Studenti nello stand dell'ASI

Per quanto riguarda i programmi nazionali, una sessione speciale del Congresso, è stata dedicata alla costellazione Cosmo-SkyMed ed alla sua estensione (Cosmo-SkyMed di seconda gnerazione) della quale si sta per avviare la fase di produzione. Quattro nuovi satelliti, migliorati in alcuni aspetti grazie all'esperienza acquisita con i primi quattro satelliti già in orbita, permetteranno di estendere la vita operativa della costellazione in maniera considerevole. Le varie presentazioni, guidate da Alessandro Coletta, direttore di missione ASI, hanno esplorato le caratteristiche della costellazione, la gestione dei prodotti (che ricordiamo essere derivati da immagini radar, inerentemente più difficili da elaborare e da interpretare delle immagini fotografiche più classiche), il rapporto civile/miliare dettato dal fatto che si tratta di una missione "dual-use". Marcello Maranesi, di e-Geos, ha in particolare descritto la gestione a terra dei prodotti.

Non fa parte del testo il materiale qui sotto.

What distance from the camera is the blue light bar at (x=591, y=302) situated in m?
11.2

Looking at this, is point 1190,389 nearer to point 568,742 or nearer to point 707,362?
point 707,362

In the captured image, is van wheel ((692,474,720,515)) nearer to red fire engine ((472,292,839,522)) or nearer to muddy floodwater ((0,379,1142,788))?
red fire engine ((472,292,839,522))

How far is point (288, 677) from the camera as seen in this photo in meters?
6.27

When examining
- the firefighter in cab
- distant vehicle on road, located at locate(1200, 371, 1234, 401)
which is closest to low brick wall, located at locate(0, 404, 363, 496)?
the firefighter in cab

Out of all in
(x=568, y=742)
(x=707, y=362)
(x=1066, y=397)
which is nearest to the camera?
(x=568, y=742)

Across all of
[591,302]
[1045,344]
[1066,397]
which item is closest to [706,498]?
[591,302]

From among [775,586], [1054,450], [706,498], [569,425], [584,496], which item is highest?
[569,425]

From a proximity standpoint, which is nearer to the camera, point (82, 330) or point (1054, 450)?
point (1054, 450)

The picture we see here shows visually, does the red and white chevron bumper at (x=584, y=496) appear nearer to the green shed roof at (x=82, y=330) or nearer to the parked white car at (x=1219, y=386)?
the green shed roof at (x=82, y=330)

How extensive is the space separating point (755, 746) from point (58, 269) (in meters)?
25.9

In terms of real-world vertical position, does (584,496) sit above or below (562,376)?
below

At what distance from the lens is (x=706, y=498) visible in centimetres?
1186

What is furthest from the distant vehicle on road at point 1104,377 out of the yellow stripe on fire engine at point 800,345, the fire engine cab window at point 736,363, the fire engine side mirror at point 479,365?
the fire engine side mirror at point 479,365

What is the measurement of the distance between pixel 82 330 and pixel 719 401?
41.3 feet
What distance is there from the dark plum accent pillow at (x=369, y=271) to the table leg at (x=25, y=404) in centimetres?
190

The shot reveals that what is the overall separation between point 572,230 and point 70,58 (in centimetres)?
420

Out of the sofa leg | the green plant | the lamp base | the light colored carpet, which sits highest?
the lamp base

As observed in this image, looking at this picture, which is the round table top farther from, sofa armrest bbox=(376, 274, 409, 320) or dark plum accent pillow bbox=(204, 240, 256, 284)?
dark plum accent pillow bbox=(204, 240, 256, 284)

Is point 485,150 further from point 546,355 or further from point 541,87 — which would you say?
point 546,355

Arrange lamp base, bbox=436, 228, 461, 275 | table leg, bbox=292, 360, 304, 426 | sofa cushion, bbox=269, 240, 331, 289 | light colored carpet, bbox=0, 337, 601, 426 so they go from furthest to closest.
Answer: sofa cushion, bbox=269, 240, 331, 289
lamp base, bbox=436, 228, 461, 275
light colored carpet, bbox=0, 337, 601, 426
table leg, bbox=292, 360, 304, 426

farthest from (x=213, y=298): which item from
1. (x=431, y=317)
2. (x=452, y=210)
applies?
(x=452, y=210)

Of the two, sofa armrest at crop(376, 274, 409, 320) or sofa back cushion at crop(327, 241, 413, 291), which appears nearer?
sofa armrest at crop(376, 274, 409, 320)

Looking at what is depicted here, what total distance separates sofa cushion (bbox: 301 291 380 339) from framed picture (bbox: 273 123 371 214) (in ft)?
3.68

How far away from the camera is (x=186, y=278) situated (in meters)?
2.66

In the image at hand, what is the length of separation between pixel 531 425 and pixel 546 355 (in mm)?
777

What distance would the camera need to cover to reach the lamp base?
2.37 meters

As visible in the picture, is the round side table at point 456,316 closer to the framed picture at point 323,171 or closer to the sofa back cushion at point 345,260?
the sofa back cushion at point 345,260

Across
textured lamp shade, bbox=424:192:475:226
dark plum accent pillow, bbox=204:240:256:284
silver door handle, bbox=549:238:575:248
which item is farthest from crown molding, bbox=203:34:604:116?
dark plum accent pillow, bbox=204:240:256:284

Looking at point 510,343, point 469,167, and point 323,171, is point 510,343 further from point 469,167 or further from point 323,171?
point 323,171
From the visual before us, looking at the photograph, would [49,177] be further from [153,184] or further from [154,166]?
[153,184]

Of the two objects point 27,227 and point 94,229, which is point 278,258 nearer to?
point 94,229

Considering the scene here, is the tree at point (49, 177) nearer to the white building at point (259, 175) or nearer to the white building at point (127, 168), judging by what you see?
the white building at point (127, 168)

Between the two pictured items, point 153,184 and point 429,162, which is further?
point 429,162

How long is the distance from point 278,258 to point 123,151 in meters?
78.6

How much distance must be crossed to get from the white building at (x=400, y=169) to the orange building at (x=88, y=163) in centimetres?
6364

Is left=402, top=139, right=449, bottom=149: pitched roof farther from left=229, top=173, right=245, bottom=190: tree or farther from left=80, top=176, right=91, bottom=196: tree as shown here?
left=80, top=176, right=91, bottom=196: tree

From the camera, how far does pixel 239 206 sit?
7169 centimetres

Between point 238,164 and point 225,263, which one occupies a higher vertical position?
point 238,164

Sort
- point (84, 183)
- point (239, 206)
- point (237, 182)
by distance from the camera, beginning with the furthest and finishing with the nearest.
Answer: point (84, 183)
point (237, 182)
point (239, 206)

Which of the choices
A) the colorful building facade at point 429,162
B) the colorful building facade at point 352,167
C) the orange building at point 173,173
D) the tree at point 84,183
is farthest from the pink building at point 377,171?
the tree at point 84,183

Un punto che ci sta particolarmente a cuore è che l'ASI arrivi a partecipare (unica assente) all'International Charter Space and Major Disasters, gestito dall'ESA, offrendo così i prodotti Cosmo-SkyMed alle nazioni che richiedano assitenza in casi di calamità o gravi emergenze civili. Coletta ci ha rassicurato che l'ASI intende effettivamente partecipare alle attività, e se non lo ha ancora fatto non è per mancanza di volontà, ma per la necessità di risolvere problematiche di diverso genere. Considerando il tipo, e la qualità, dei prodotti forniti per il terremoto di Haiti, o per quello del Giappone, o anche per la copertura completa in un breve intervallo di tempo delle coste artiche canadesi, auspichiamo che tale partecipazione venga avviata al più presto.